Após os ataques sofridos pela coalizão EUA-Reino Unido, o conselho político supremo do Ansarallah emitiu um comunicado avisando que “todos os interesses americanos e britânicos agora são alvos legítimos das forças houthis”. Estão sob o raio de alcance dos mísseis iemenitas mais de 20 bases militares americanas, desde as instaladas no Djibouti até as que ficam em Israel, passando pelas do Egito, Iraque, Síria, Jordânia e de todos os países da Península Arábica.
Já são mais de 130 ataques contra as bases dos EUA no Iraque e na Síria, e eles ocorrem diariamente. Se os EUA não responderem à altura, as forças da resistência iraquiana ficarão ainda mais assanhadas. E elas são muito populares, levando o governo iraquiano a declarar publicamente que vai retirar as forças da coalizão imperialista de seu território – para não ficar para trás e ser engolido pelo movimento popular que apoia a resistência armada.
A grande popularidade de todo o Eixo da Resistência é comprovada por A+B através de numerosas pesquisas de opinião publicadas nos últimos meses e semanas, que refletem um amplo apoio ao Hamas e ao Hezbollah não apenas entre os palestinos e libaneses, mas em todo o mundo árabe. Esse apoio popular (além, é claro, da continuidade do genocídio em Gaza) é um impulso decisivo para uma ofensiva de grandes proporções contra o inimigo sionista e imperialista.
Todos sabem também que a Cisjordânia está “à beira da explosão”, como dizem muitos jornais. Os próprios atentados terroristas preocupam cada vez mais o exército e a polícia israelense. Porque estes não têm condições de lutar contra forças tão poderosas em tantas frentes de batalha – os gastos com a guerra e o bloqueio econômico houthi estão levando a economia de Israel ao colapso e Gaza já é uma areia movediça para os soldados israelenses. Logo, os EUA seriam absolutamente obrigados a ir em socorro de Israel. Para os EUA, se Israel cair, a queda de sua dominação mundial é certa e quase iminente.

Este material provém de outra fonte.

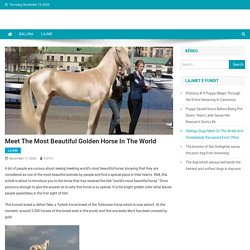 Meet The Most beautiful golden horse in the world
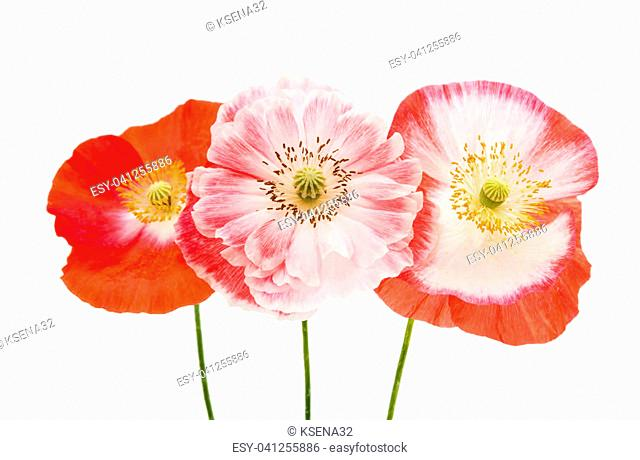 beautiful flowers of a poppy isolated on a white background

Cada vez menos barcos navegam pelo Mar Vermelho. Mais do que um temor pela intervenção dos revolucionários iemenitas, trata-se de um receio de serem engolidos por uma verdadeira guerra na região. As agências de notícias dizem que Alemanha e Dinamarca poderiam enviar seus navios de guerra para lá nos próximos dias. A crise no Mar Vermelho pode levar à redução do PIB global, segundo um novo relatório do Banco Mundial. Isso provavelmente não ocorreria se a crise terminasse rapidamente, mas somente se ela continuar, o que sugere uma escalada e, possivelmente, a explosão fatal.
Tudo o que podemos fazer até o momento é especular com base nas notícias que são publicadas pela imprensa internacional. Mas as movimentações indicam que os tambores da guerra estão prestes a rufar.